* [What this task involves]: Give back each entry word for word, but drop the images.

= = = =

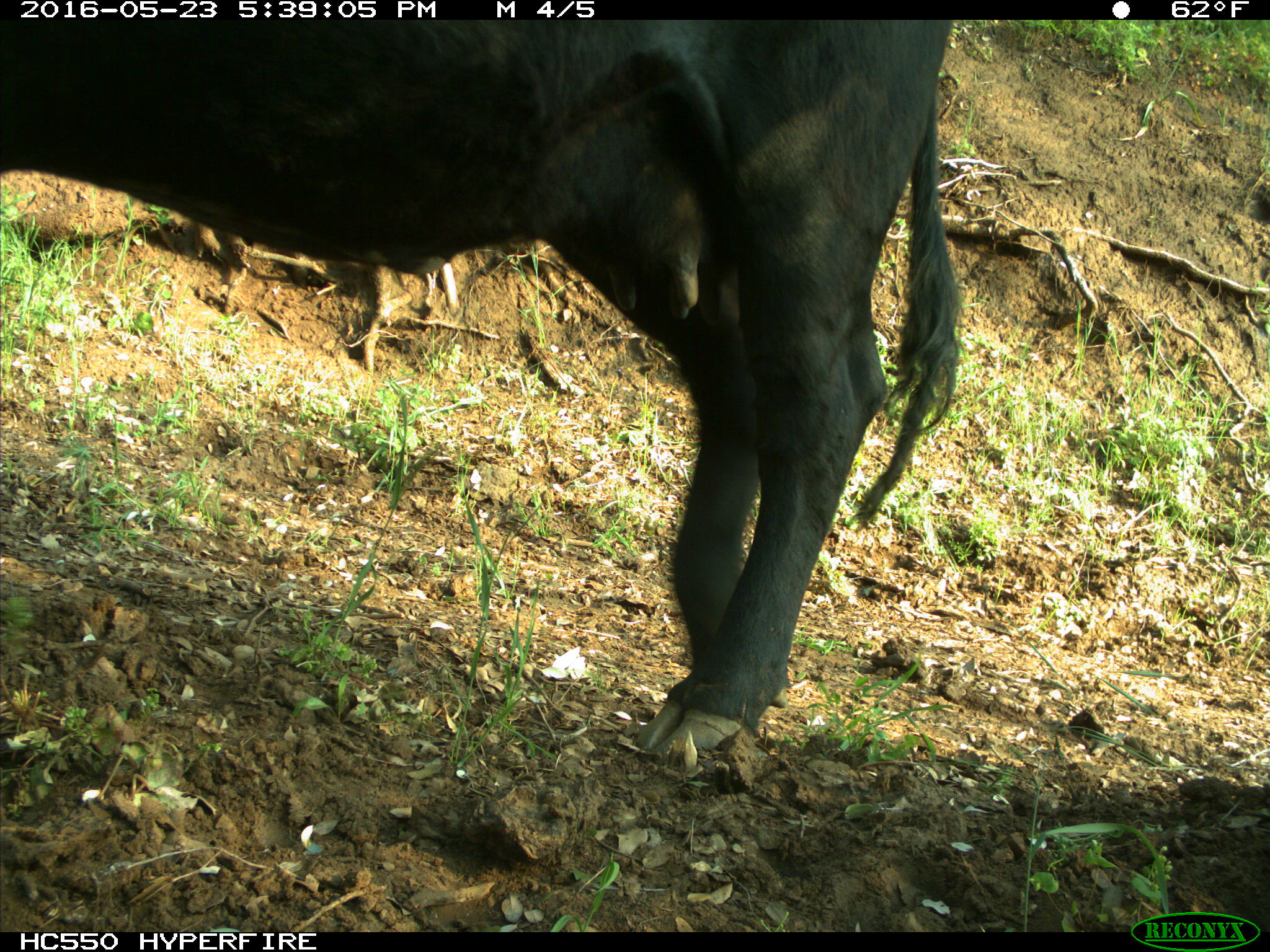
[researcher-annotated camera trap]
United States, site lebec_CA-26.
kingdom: Animalia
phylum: Chordata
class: Mammalia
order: Artiodactyla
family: Bovidae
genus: Bos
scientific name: Bos taurus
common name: domestic cow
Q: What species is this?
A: Bos taurus (domestic cow).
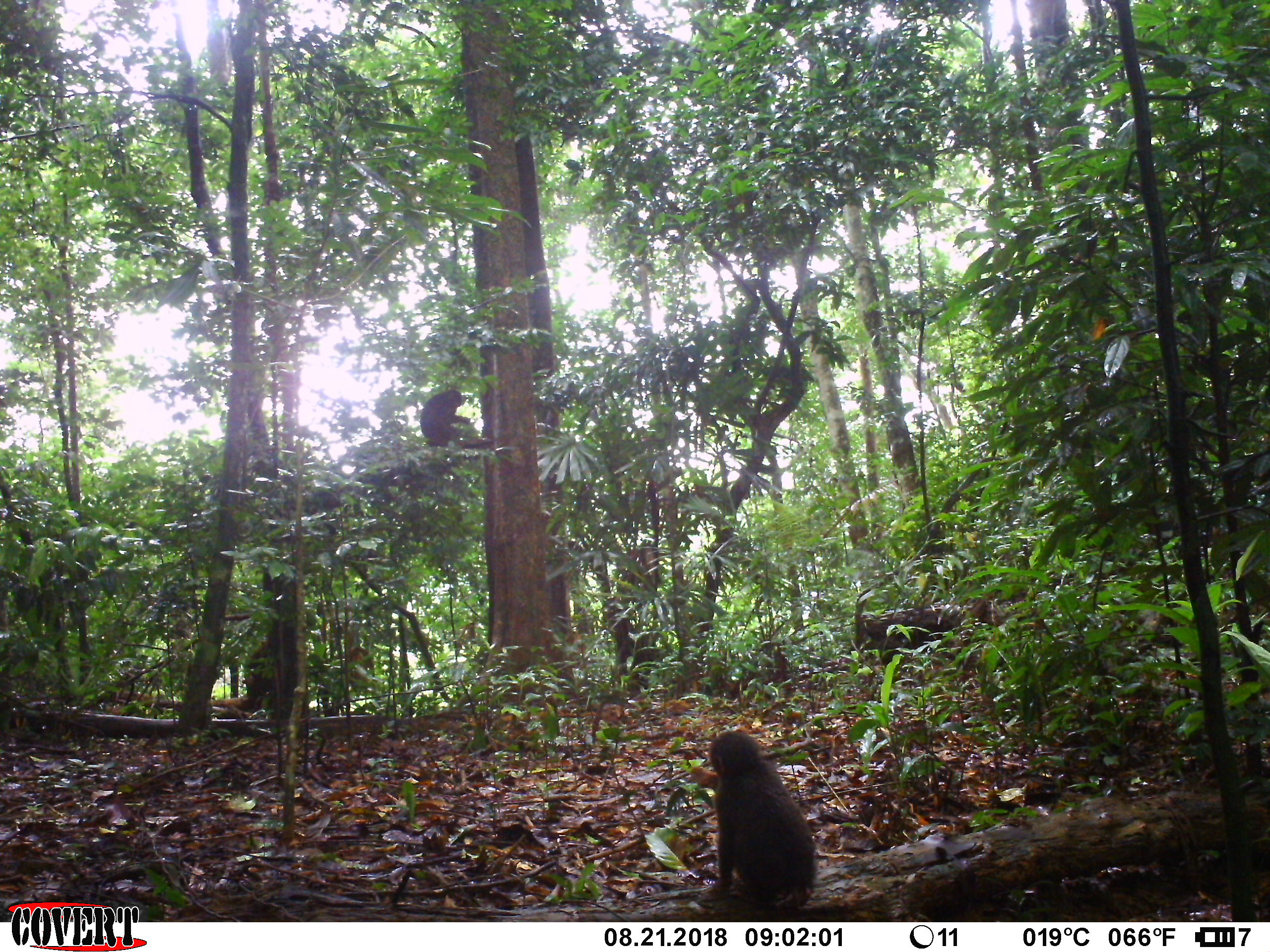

= = = =

* [Exercise result]:
[researcher-annotated camera trap]
United States, site lebec_CA-26.
kingdom: Animalia
phylum: Chordata
class: Mammalia
order: Artiodactyla
family: Bovidae
genus: Bos
scientific name: Bos taurus
common name: domestic cow
Q: What species is this?
A: Bos taurus (domestic cow).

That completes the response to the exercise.